▼

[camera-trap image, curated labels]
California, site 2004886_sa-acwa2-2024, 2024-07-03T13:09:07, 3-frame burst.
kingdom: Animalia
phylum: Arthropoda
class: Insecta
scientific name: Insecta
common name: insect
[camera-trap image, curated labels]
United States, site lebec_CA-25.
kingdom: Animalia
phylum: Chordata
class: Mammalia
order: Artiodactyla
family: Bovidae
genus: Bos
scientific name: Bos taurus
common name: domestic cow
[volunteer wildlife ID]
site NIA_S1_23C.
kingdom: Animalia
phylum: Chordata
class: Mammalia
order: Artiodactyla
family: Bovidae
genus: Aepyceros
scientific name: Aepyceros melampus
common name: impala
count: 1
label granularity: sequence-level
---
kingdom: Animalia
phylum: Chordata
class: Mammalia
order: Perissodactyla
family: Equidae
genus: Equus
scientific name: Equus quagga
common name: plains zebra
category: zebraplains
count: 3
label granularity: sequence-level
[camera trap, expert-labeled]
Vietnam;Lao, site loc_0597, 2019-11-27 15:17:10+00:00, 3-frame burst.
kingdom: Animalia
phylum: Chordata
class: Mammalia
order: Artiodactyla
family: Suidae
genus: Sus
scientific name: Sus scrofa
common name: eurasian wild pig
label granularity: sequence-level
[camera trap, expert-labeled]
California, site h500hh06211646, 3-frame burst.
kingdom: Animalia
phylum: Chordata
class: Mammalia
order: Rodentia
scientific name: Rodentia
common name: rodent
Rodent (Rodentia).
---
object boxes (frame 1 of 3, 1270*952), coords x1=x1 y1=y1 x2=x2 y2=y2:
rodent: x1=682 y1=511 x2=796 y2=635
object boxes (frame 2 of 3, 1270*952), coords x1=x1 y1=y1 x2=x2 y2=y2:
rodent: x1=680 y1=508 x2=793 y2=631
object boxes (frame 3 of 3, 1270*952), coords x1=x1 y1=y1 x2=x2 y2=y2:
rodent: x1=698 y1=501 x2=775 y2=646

▲

Every record should be output precisely as it was given.

**Finished task**.
[camera-trap image, curated labels]
California, site 2004886_sa-acwa2-2024, 2024-07-03T13:09:07, 3-frame burst.
kingdom: Animalia
phylum: Arthropoda
class: Insecta
scientific name: Insecta
common name: insect
[camera-trap image, curated labels]
United States, site lebec_CA-25.
kingdom: Animalia
phylum: Chordata
class: Mammalia
order: Artiodactyla
family: Bovidae
genus: Bos
scientific name: Bos taurus
common name: domestic cow
[volunteer wildlife ID]
site NIA_S1_23C.
kingdom: Animalia
phylum: Chordata
class: Mammalia
order: Artiodactyla
family: Bovidae
genus: Aepyceros
scientific name: Aepyceros melampus
common name: impala
count: 1
label granularity: sequence-level
---
kingdom: Animalia
phylum: Chordata
class: Mammalia
order: Perissodactyla
family: Equidae
genus: Equus
scientific name: Equus quagga
common name: plains zebra
category: zebraplains
count: 3
label granularity: sequence-level
[camera trap, expert-labeled]
Vietnam;Lao, site loc_0597, 2019-11-27 15:17:10+00:00, 3-frame burst.
kingdom: Animalia
phylum: Chordata
class: Mammalia
order: Artiodactyla
family: Suidae
genus: Sus
scientific name: Sus scrofa
common name: eurasian wild pig
label granularity: sequence-level
[camera trap, expert-labeled]
California, site h500hh06211646, 3-frame burst.
kingdom: Animalia
phylum: Chordata
class: Mammalia
order: Rodentia
scientific name: Rodentia
common name: rodent
Rodent (Rodentia).
---
object boxes (frame 1 of 3, 1270*952), coords x1=x1 y1=y1 x2=x2 y2=y2:
rodent: x1=682 y1=511 x2=796 y2=635
object boxes (frame 2 of 3, 1270*952), coords x1=x1 y1=y1 x2=x2 y2=y2:
rodent: x1=680 y1=508 x2=793 y2=631
object boxes (frame 3 of 3, 1270*952), coords x1=x1 y1=y1 x2=x2 y2=y2:
rodent: x1=698 y1=501 x2=775 y2=646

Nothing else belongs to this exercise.